There was no sign of nerve agents being used, but The Sun claimed to have 'security sources' which told them rat poison may have been used against the couple, while claiming King was fighting for his life. Soon after the hospital confirmed that actually both had been discharged.
However, other details began to emerge after the Sun splashed. The police, who have not suggested any crime actually took place, admitted one of their lines of inquiry into what happened in Salisbury's Prezzo is now whether it may have been a hoax.
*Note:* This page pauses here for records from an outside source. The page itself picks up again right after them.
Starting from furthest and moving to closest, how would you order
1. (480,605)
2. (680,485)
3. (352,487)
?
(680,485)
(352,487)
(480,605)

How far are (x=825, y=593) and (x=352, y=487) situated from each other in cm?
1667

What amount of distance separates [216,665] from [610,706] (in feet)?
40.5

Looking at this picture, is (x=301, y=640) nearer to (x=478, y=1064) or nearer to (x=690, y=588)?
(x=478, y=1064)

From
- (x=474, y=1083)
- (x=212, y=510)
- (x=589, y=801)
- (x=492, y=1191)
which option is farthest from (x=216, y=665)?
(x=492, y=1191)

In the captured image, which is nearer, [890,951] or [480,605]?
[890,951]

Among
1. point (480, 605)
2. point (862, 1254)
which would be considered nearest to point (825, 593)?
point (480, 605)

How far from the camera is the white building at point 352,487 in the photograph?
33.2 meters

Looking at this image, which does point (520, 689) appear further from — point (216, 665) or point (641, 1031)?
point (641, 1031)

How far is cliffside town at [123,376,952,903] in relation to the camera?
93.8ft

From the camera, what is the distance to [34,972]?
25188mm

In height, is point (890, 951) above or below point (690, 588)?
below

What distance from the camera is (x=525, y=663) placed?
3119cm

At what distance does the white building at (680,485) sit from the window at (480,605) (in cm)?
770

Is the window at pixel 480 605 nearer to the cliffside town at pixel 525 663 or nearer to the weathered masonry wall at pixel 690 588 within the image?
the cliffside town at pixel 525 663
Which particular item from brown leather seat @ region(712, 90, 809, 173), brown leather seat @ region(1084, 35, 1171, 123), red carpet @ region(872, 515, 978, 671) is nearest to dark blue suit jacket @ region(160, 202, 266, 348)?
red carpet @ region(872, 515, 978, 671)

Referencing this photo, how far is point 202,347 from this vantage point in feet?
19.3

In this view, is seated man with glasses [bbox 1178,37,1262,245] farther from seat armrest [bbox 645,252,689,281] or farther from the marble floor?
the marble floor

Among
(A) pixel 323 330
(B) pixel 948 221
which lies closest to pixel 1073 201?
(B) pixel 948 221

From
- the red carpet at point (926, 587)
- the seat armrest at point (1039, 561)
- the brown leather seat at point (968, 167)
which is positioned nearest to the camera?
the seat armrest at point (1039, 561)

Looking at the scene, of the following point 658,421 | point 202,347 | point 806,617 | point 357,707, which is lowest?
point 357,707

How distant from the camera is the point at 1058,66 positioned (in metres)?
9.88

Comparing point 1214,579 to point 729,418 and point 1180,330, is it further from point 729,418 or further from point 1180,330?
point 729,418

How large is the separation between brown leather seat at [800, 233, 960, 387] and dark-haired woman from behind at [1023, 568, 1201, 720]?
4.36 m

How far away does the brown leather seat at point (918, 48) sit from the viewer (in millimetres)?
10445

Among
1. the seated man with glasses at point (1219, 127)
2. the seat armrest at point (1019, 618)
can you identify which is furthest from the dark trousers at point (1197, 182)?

Then the BBC reported that King, who was reportedly found foaming at the mouth in the restaurant's toilet, is a "convicted criminal who once hoaxed Prince Charles" and had previously been convicted of "distributing indecent photographs or pseudo-photographs of children."
Then the Daily Mirror reported that King is an alleged drug dealer, and Shapiro is a high-class escort who told friends she was a "honeytrap spy" used by Israel's Mossad to seduce men.
Essentially what appeared to be an extremely questionable story from the very start seems to be disintegrating, so why would a national newspaper decide to run this story at all without doing a basic background checks?
The obvious conclusion is simply that it's too easy to make any accusation you like about Russia because readers are willing to believe anything in the current political climate.
The Sun said in a statement: "Like any newspaper, we were keen to talk to those at the centre of the incident and give them the opportunity to share with the public their version of events."
But were they keen to check whether any of it was accurate?